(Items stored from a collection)

####

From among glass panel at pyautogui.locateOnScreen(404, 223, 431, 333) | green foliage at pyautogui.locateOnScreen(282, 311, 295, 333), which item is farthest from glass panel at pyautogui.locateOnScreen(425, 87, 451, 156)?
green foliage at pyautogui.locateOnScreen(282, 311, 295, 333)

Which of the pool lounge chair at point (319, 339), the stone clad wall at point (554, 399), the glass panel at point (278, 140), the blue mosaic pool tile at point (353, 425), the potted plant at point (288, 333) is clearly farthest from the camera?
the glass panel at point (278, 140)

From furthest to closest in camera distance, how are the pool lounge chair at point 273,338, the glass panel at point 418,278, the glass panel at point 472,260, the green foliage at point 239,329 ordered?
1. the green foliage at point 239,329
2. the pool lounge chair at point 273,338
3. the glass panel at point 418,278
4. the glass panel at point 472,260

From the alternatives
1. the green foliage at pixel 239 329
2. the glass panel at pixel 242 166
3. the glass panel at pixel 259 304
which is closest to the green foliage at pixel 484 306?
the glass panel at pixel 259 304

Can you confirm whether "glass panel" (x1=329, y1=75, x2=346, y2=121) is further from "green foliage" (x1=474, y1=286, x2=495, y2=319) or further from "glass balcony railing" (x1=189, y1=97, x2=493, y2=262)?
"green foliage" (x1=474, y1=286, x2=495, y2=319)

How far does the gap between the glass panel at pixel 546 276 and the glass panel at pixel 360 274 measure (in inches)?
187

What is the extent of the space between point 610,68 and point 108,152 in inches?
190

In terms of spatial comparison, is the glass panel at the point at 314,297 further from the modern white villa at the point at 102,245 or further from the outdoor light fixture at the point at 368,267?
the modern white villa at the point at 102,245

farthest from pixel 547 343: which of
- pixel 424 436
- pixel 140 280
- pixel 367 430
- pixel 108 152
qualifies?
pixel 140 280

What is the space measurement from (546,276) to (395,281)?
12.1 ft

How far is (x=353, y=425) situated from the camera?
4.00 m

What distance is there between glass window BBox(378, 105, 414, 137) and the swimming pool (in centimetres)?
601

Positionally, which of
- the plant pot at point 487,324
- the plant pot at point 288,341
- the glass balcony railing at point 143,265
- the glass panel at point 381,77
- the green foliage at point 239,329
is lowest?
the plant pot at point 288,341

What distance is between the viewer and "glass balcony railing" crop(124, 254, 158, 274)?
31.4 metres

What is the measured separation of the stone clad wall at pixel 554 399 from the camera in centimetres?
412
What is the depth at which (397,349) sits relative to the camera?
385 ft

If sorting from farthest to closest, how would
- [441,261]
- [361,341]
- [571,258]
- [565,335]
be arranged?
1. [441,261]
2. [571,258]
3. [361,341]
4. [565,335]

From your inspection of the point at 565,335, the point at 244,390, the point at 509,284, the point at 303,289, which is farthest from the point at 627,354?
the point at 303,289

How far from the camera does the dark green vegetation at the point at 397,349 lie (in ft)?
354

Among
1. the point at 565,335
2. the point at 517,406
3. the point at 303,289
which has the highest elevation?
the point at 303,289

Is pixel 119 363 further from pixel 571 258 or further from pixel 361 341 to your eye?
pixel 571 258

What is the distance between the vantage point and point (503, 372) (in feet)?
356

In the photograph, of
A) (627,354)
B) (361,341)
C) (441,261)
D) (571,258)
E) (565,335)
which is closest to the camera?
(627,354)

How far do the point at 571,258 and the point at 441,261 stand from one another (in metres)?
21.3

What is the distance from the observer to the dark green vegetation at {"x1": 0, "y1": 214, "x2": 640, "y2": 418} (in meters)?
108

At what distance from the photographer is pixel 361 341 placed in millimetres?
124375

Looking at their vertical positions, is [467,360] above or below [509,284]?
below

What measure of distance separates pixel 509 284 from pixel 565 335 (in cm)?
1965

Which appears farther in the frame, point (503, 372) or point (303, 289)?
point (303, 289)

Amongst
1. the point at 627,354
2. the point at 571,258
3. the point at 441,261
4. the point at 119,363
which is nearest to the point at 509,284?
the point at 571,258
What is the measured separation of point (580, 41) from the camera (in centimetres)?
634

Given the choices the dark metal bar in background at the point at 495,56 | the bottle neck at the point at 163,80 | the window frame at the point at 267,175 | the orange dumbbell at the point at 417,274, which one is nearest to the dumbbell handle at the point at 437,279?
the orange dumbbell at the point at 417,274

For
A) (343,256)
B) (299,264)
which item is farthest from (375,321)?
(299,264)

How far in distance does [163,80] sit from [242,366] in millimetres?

####

▶ _TASK GOAL_:
Repeat word for word the lines from the one containing "What measure of" through the end of the items.

▶ _COMPLETE OUTPUT_:
What measure of distance separates pixel 509 284 from pixel 565 335 (in cm)?
1965

Which appears farther in the frame, point (503, 372) or point (303, 289)?
point (303, 289)

Amongst
1. the point at 627,354
2. the point at 571,258
3. the point at 441,261
4. the point at 119,363
which is nearest to the point at 509,284?
the point at 571,258
What is the measured separation of point (580, 41) from the camera (in centimetres)?
634

Given the choices the dark metal bar in background at the point at 495,56 | the bottle neck at the point at 163,80 | the window frame at the point at 267,175 | the orange dumbbell at the point at 417,274, which one is nearest to the dumbbell handle at the point at 437,279?
the orange dumbbell at the point at 417,274

For
A) (343,256)
B) (299,264)
which item is farthest from (375,321)?
(299,264)

How far in distance does [163,80] sit from [242,366] in millimetres?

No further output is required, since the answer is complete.